Almost every town in New Zealand seems to harbour an airstrip or a helipad, and there is inevitably someone happy to get you airborne for half an hour's
flightseeing
. The best of these cross the truly spectacular mountain scenery of the Southern Alps or the ice-sculpted terrain of Fiordland, either from Fox Glacier, Franz Josef Glacier, Mount Cook, Wanaka or Queenstown. Half an hour in a plane will set you back around $100; helicopters cost around fifty percent more and can't cover the same distances but score on manoeuvrability and the chance to land.
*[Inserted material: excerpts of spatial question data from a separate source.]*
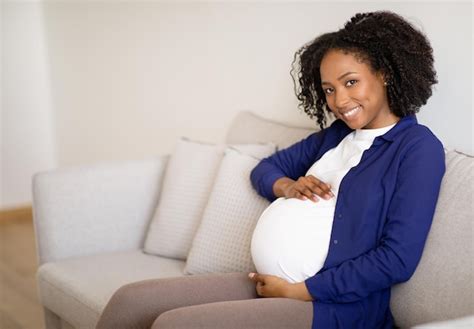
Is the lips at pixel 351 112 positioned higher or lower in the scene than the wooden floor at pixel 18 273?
higher

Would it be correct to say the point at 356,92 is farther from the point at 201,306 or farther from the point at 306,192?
the point at 201,306

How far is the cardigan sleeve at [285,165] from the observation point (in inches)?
79.4

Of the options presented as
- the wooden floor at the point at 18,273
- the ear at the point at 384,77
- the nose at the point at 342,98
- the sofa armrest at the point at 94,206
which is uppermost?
the ear at the point at 384,77

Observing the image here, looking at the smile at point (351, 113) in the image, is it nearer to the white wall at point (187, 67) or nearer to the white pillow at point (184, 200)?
the white wall at point (187, 67)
If money is tight, you could always take a regular flight to somewhere you want to go anyway. First choice here would have to be the journey from either Wanaka or Queenstown to Milford Sound, which overflies some of the very best of Fiordland.
In
tandem skydiving
, a kind of double harness links you to an instructor, who has control of the parachute. After suitable instruction, the plane circles up to around 2500m and you leap out together, experiencing around thirty seconds of eerie freefall before the instructor pulls the ripcord. Again the Southern Alps and Fiordland are popular jumping grounds, and Taupo seems to be establishing itself as a low-cost and reliable venue, charging as little as $165 a shot; elsewhere $180-200 is more common though you may get more personal attention.
A hill, a gentle breeze and substantial tourist presence and you've all the ingredients for
tandem paragliding
, where you and an instructor jointly launch off a hilltop, slung below a manoeuvrable parachute. For perhaps ten minutes of graceful gliding and stomach-churning banked turns, you pay a little over $100; Queenstown, Wanaka and Nelson are prime spots.